### Trecho do texto ###

Essa semana eu estava num congresso – o ABCI – e por isso andei sumida daqui. Vou escrever aqui algumas impressões do que achei no geral:
  • Dessa vez, o Congresso foi na Barra da Tijuca, RJ. Achei longe demais. 
  • Achei que não fosse gostar tanto assim do evento, mas amei. Vi muita coisa nova.
  • Falaram muito sobre tecnologia (uso de blog, twitter, etc em sala de aula) e fiquei muito motivada. 😉
  • Meus amigos são fofos, lindos e maravilhosos. Foi ótimo ir ao Congresso com eles.
  • Vi muitas pessoas “tuitanto” durante as palestras. Conclusão: Twitter é uma febre generalizada.
  • Em relação à organização do Congresso, o de São Paulo (em 2007) foi melhor.
  • Dei sorte nas palestras e workshops que assisti. Foram incríveis! Minha cabecinha agora está fervilhando de ideias.
  • Conheci o escritor Mark Prensky e me apaixonei pelas suas pesquisas, seus artigos e livros. O cara é super mente aberta, escreve bem e é mega atualizado!

### Dados fornecidos ###

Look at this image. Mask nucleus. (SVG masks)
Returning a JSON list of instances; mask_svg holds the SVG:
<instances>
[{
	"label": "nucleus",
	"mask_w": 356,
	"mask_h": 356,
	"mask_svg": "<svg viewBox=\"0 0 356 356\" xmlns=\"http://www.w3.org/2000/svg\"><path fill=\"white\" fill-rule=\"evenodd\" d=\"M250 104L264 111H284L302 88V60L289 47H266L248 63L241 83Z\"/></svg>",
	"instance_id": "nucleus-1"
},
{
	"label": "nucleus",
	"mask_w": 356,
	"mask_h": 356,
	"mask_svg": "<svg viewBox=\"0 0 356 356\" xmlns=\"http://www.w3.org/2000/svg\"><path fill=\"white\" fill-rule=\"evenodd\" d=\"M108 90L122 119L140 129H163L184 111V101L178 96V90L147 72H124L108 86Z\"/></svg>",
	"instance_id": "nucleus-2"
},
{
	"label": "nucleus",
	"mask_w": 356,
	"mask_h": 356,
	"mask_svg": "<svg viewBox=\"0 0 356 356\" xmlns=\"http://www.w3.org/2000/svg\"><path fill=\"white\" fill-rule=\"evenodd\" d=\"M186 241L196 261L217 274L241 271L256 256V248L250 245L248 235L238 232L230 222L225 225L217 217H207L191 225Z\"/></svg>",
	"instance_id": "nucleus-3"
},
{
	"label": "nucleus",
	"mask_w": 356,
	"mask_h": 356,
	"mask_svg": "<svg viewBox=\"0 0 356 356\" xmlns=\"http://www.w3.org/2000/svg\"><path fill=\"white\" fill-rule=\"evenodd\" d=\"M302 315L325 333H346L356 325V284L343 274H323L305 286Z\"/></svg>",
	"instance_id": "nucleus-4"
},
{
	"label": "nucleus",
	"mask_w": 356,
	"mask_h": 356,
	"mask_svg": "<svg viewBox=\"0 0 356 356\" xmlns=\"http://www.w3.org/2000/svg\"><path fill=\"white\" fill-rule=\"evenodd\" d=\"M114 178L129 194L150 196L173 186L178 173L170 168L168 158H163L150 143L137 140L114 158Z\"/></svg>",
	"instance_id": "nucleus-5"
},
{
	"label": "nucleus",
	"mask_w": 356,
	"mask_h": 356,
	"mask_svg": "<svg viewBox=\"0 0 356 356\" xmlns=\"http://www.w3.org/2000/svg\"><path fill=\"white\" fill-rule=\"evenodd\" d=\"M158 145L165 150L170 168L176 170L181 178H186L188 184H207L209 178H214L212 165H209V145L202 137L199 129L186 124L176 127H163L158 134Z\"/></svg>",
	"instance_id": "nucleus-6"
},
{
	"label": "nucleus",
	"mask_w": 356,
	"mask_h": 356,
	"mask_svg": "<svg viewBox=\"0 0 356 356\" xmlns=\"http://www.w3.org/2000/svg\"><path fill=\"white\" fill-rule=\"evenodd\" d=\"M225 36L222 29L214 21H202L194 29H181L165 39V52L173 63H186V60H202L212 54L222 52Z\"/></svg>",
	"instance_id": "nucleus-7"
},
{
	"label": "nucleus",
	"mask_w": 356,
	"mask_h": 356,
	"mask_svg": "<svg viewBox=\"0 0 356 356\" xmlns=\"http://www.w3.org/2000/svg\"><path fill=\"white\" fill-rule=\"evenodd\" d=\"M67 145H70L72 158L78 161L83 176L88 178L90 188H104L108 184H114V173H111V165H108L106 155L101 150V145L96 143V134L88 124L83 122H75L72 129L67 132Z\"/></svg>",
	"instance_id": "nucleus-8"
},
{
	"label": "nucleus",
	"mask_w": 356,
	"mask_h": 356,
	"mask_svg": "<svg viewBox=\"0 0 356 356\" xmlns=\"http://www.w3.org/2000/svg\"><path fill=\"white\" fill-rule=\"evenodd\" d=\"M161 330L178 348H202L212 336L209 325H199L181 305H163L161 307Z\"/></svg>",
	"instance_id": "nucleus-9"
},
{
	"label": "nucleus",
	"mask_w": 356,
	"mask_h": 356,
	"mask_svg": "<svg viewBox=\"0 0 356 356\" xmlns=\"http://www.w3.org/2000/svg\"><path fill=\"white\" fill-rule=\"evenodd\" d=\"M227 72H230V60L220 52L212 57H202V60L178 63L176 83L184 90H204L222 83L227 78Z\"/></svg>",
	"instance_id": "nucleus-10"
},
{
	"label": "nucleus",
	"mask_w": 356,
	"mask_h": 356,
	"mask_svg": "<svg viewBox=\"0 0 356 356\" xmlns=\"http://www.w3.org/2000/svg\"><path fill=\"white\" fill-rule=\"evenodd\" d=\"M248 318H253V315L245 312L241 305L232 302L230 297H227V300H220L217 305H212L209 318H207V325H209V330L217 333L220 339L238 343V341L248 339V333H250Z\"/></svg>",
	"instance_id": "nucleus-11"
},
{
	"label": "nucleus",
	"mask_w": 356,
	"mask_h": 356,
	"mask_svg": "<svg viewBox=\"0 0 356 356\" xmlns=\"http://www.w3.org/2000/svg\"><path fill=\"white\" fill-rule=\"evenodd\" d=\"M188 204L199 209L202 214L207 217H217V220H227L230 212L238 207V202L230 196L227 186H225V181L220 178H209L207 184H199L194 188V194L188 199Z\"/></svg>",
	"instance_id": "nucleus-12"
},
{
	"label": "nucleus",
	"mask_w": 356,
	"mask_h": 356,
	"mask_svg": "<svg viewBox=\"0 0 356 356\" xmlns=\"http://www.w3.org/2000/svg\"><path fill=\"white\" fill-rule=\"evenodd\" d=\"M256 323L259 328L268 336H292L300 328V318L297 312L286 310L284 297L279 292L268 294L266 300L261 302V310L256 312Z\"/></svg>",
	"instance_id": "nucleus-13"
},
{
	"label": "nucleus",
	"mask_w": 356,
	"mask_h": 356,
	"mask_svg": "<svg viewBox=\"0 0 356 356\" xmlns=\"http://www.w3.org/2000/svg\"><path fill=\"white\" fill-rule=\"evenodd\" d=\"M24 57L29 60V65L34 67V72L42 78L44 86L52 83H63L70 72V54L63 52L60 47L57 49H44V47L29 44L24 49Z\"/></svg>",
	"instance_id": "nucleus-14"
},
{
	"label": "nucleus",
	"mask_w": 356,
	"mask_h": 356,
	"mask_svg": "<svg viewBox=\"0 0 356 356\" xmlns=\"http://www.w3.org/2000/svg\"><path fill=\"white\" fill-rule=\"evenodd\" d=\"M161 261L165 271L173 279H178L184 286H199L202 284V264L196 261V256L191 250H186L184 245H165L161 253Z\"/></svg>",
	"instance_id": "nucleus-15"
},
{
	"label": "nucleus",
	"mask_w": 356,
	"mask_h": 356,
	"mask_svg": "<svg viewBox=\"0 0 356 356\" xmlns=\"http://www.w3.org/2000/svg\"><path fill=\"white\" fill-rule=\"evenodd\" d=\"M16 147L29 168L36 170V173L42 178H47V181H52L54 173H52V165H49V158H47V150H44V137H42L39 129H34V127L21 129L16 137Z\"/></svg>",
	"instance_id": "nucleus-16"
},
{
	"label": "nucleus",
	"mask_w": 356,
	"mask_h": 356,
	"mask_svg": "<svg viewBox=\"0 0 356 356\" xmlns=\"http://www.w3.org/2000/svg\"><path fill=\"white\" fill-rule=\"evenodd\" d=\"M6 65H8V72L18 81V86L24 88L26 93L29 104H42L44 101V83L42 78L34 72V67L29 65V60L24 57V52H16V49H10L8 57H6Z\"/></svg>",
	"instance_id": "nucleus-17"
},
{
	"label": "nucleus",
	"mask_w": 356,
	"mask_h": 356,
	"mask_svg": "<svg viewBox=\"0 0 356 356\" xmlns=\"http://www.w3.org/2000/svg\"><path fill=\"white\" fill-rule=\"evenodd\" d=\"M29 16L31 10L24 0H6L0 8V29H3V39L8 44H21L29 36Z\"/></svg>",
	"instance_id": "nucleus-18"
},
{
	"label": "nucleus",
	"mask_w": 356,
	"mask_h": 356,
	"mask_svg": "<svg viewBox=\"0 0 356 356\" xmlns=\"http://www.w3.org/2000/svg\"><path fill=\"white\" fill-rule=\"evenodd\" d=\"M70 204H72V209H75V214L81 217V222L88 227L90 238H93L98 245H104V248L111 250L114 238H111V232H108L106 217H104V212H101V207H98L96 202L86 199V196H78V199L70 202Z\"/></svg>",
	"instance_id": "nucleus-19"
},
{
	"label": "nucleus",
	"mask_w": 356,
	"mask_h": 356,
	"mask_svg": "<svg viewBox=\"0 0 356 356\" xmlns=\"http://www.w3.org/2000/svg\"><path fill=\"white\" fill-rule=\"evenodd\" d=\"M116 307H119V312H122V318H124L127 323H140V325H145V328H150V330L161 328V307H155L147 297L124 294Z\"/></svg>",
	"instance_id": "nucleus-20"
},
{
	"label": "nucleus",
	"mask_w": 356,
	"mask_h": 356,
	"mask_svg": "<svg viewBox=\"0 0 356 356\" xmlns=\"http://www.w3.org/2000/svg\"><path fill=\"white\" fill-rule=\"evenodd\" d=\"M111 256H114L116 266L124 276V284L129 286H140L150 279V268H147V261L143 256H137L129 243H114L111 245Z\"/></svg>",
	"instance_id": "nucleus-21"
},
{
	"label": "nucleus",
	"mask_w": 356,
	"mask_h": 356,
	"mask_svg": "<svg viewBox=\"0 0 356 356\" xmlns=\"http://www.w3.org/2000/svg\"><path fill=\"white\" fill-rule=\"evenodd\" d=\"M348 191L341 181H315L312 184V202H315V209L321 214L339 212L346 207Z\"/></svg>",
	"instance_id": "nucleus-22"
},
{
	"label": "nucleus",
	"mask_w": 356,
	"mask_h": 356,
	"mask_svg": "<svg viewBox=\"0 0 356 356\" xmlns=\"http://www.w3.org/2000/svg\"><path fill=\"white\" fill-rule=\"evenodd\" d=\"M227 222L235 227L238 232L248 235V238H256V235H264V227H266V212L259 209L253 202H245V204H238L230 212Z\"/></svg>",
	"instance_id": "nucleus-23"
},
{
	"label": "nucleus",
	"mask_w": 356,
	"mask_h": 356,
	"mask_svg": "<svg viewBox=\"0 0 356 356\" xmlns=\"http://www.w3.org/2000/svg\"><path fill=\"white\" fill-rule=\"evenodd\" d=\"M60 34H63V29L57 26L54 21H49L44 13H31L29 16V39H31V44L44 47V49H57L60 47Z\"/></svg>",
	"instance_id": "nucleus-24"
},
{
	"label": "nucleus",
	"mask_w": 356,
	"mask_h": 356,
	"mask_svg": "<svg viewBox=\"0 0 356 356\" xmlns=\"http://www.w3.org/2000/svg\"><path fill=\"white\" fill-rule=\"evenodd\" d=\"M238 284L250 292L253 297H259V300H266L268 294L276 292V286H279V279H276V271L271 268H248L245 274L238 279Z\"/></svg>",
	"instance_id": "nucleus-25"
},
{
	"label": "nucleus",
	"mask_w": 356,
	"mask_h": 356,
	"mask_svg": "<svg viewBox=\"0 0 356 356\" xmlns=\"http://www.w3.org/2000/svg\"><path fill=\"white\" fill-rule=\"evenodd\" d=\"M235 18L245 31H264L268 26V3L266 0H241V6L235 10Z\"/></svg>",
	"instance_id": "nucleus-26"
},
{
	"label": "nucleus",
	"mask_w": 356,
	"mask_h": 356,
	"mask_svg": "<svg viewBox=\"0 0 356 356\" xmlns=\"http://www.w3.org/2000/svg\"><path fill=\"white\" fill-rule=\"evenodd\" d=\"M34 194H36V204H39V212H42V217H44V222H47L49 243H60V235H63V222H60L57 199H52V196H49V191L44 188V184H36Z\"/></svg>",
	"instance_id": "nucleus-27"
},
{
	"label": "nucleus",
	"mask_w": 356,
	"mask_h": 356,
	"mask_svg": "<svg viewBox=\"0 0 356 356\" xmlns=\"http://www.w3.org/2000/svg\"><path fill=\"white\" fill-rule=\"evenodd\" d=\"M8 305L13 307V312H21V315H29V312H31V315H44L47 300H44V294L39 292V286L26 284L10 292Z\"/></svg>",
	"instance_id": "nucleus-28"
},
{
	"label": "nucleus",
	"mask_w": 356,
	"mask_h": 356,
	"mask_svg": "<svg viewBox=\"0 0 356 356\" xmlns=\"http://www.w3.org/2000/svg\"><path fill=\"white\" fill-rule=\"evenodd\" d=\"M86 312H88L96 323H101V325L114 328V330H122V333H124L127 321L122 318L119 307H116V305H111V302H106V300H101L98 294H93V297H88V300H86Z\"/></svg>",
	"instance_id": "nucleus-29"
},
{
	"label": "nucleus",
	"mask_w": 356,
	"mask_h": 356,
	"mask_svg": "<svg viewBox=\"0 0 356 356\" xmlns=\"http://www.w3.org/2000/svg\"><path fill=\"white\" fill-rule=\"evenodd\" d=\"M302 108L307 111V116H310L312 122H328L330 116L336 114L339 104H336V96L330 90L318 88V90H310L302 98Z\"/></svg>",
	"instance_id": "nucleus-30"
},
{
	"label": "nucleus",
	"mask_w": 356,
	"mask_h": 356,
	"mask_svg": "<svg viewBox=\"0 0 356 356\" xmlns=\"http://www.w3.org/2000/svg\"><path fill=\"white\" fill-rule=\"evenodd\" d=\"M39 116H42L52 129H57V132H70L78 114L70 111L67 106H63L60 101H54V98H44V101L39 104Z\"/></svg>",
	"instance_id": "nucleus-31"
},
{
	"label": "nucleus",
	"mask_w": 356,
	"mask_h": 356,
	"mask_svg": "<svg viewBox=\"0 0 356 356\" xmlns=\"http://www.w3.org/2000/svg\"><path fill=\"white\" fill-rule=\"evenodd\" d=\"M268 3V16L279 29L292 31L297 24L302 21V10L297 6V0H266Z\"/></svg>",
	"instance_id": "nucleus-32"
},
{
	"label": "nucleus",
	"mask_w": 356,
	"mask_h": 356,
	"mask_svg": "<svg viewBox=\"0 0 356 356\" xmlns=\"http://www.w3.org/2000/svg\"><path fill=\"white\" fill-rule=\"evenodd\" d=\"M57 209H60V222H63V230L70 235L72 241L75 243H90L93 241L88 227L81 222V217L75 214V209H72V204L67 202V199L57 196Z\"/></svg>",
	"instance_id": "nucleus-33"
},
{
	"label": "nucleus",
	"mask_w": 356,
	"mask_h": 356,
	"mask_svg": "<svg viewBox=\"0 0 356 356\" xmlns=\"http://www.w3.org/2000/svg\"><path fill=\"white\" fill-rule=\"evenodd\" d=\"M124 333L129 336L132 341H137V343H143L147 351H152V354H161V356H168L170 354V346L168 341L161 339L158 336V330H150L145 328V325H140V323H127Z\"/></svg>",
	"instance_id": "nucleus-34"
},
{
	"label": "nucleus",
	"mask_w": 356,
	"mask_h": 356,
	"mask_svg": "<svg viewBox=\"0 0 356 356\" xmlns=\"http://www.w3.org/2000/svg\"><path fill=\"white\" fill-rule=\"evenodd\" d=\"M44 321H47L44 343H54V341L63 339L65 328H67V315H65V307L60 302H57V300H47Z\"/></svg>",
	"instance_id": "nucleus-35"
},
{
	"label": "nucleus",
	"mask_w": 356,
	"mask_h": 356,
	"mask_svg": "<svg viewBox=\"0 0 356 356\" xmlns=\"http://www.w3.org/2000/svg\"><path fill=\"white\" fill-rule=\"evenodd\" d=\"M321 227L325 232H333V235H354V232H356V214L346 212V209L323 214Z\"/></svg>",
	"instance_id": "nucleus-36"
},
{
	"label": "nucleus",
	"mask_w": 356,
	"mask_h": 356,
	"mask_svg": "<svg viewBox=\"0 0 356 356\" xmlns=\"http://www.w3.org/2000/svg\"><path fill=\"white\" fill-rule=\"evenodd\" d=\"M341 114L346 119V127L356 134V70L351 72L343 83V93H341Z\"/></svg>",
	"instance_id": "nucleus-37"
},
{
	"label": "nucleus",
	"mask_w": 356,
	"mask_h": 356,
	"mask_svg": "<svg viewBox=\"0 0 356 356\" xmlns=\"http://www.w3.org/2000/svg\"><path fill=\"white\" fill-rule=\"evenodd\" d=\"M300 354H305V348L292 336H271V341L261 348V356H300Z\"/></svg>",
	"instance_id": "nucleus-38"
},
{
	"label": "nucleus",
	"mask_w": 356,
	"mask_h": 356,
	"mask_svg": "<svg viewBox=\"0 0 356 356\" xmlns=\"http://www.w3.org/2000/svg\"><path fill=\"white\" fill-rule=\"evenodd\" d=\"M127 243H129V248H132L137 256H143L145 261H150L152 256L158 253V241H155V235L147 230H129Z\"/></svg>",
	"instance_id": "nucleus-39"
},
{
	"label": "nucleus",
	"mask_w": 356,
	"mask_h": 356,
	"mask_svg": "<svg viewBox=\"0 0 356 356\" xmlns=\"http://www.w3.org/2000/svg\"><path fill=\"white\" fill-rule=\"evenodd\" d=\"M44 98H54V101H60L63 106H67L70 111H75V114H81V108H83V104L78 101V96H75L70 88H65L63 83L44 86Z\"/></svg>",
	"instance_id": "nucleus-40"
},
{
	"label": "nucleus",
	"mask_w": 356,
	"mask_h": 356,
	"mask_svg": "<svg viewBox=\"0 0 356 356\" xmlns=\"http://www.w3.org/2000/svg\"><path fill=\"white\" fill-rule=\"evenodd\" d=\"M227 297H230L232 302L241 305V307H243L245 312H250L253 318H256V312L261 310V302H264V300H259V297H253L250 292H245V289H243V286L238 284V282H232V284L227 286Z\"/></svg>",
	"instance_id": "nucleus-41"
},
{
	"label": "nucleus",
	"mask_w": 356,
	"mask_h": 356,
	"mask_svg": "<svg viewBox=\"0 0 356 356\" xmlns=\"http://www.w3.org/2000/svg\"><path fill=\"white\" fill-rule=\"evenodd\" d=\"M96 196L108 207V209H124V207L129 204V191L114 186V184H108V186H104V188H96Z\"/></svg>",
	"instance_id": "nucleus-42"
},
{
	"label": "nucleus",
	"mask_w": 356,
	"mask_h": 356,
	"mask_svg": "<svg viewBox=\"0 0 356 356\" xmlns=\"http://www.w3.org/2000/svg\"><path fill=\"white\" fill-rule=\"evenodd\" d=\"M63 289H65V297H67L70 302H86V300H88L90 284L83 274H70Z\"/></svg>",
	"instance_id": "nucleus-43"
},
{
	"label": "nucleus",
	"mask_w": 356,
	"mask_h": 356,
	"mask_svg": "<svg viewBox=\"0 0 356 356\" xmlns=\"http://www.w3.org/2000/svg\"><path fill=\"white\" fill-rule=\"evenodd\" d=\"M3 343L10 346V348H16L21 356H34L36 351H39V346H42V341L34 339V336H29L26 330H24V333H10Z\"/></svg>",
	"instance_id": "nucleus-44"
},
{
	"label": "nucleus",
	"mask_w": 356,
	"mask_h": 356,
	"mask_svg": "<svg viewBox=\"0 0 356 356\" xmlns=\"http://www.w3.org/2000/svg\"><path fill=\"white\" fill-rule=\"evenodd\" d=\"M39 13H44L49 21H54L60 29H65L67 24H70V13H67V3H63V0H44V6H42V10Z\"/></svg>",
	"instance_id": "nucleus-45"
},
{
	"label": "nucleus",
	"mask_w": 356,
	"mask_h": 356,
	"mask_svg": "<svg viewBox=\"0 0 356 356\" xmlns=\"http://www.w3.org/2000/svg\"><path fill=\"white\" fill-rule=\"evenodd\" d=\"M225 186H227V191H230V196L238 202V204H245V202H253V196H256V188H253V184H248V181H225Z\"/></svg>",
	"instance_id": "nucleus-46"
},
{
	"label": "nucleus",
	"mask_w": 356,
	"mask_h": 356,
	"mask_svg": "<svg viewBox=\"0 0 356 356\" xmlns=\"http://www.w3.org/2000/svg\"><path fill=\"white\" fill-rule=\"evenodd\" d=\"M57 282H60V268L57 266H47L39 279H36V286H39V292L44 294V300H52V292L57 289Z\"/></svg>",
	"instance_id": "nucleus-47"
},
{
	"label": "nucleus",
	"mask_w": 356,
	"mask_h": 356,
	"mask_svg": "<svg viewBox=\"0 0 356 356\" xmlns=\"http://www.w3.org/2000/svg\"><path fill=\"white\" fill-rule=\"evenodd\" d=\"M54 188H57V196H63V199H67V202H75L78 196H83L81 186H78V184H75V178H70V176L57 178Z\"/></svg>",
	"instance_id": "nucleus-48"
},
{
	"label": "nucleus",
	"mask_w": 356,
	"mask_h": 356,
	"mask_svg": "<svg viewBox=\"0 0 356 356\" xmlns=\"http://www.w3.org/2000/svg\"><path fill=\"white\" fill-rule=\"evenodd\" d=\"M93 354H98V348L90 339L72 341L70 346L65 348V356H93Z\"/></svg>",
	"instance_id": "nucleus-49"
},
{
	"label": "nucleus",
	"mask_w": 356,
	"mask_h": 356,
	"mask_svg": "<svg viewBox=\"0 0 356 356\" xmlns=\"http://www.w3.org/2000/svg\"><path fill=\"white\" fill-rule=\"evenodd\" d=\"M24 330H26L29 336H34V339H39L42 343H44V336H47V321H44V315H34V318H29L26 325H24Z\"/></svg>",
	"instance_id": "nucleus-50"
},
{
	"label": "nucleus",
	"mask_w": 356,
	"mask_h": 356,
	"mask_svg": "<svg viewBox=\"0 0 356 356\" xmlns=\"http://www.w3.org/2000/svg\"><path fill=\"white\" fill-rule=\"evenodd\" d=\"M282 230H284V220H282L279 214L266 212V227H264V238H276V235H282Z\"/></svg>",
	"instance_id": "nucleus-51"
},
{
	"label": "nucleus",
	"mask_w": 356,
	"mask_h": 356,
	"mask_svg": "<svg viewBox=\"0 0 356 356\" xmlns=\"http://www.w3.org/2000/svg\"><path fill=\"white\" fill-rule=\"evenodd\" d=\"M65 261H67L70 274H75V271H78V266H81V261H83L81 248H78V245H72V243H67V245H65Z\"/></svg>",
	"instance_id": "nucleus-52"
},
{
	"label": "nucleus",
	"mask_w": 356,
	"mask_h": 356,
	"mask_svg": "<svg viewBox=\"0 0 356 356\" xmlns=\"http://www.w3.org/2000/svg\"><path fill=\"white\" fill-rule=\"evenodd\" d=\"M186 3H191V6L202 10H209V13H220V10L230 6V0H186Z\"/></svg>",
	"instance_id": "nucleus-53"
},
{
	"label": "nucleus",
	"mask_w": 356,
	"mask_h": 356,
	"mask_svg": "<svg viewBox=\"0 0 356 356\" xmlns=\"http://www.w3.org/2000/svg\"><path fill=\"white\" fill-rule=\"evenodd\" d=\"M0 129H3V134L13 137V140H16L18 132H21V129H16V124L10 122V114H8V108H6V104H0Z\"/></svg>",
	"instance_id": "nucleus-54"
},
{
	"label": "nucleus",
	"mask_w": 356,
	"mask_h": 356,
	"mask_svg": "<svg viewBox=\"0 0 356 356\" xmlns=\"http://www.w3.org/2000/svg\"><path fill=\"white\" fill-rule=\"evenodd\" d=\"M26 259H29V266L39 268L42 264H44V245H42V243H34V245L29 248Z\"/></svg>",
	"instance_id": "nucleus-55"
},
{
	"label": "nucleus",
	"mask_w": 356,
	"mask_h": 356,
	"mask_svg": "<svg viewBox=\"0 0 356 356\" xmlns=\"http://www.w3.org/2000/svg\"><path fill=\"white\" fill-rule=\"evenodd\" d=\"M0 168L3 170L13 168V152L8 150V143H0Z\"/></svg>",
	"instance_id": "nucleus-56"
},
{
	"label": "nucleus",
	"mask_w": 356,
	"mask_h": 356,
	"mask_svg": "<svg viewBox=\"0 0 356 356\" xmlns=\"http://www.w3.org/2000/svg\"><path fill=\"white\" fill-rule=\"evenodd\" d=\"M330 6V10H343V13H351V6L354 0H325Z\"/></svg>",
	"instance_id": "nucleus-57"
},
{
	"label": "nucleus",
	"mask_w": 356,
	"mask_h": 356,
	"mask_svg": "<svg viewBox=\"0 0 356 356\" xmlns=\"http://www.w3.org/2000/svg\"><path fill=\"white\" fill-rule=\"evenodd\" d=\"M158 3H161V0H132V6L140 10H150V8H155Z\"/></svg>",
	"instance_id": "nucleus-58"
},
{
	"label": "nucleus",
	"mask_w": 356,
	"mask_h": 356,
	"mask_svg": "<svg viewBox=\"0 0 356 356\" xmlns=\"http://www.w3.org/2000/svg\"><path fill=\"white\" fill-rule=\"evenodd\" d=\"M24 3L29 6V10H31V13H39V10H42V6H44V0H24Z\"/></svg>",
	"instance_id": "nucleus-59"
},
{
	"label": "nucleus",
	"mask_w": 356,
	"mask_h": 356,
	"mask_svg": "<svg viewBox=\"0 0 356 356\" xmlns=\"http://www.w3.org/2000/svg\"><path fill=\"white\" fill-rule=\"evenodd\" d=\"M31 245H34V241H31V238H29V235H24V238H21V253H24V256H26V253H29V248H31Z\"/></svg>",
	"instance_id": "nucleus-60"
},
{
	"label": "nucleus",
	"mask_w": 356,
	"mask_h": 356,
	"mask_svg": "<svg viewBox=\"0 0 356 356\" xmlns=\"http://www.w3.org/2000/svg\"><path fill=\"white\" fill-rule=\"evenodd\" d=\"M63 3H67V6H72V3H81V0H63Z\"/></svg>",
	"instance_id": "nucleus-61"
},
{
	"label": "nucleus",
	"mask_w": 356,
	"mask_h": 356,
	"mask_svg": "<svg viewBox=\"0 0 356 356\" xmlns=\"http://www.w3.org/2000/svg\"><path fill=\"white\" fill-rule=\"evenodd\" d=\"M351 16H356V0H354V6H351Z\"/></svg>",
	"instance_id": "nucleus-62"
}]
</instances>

###

*Tarefa proposta:* Traduza para o inglês esta frase do texto: "Achei que não fosse gostar tanto assim do evento, mas amei." A listagem não tem relação com o texto.

*Resposta abaixo:* I thought I wouldn't like the event all that much, but I loved it.